Achieved Ramsey fringe spacings of ~1 kHz.

Measured coherence times of 0.61 ms for CaF.

Measured coherence times of 0.75 ms for RbCs.

Abstract

We explore the uses of ultracold molecules as a platform for future experiments in the field of quantum simulation, focusing on two molecular species, $^{40}$Ca$^{19}$F and $^{87}$Rb$^{133}$Cs. We report the development of coherent quantum state control using microwave fields in both molecular species; this is a crucial ingredient for many quantum simulation applications.
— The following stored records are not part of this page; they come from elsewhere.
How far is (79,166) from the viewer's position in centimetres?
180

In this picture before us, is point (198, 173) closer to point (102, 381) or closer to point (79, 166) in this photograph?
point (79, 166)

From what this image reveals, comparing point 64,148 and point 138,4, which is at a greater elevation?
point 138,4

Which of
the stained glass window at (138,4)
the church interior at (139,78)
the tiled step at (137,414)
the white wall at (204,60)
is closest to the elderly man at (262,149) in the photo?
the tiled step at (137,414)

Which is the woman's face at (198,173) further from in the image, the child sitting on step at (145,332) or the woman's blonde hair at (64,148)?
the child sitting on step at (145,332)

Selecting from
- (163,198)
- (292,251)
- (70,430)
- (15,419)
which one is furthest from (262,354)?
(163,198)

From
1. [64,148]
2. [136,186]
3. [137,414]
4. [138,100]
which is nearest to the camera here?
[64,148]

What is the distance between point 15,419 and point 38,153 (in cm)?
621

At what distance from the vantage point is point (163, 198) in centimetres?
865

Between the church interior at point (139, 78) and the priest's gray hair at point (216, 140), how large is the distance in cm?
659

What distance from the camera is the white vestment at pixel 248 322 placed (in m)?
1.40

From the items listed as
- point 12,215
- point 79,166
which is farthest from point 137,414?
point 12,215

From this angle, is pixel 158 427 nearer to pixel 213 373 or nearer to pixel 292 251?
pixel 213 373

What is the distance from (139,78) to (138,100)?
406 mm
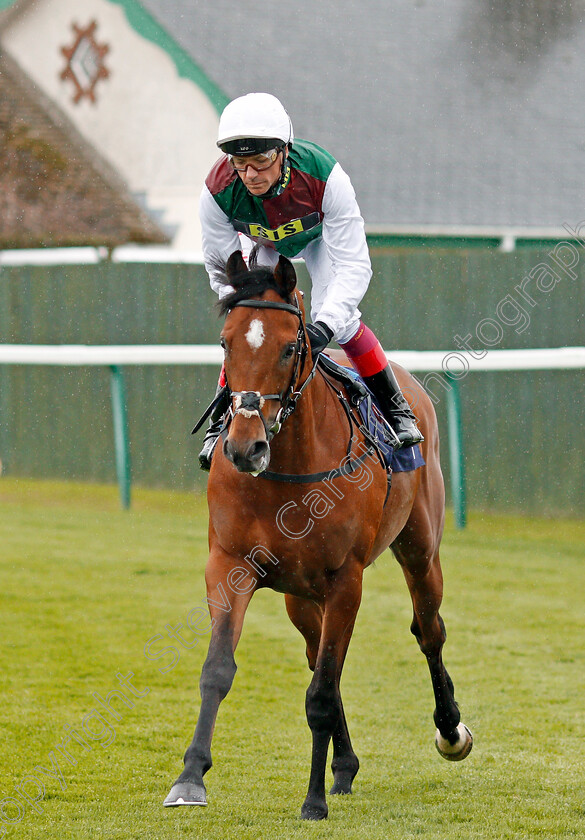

We demonstrate proof-of-principle Ramsey interferometry measurements with fringe spacings of $\sim 1~\rm kHz$ and investigate the dephasing time of a superposition of $N=0$ and $N=1$ rotational states when the molecules are confined. For both molecules, we show that a judicious choice of molecular hyperfine states minimises the impact of spatially varying transition-frequency shifts across the trap. For magnetically trapped $^{40}$Ca$^{19}$F we use a magnetically insensitive transition and observe a coherence time of 0.61(3) ms. For optically trapped $^{87}$Rb$^{133}$Cs we exploit an avoided crossing in the AC Stark shift and observe a maximum coherence time of 0.75(6) ms.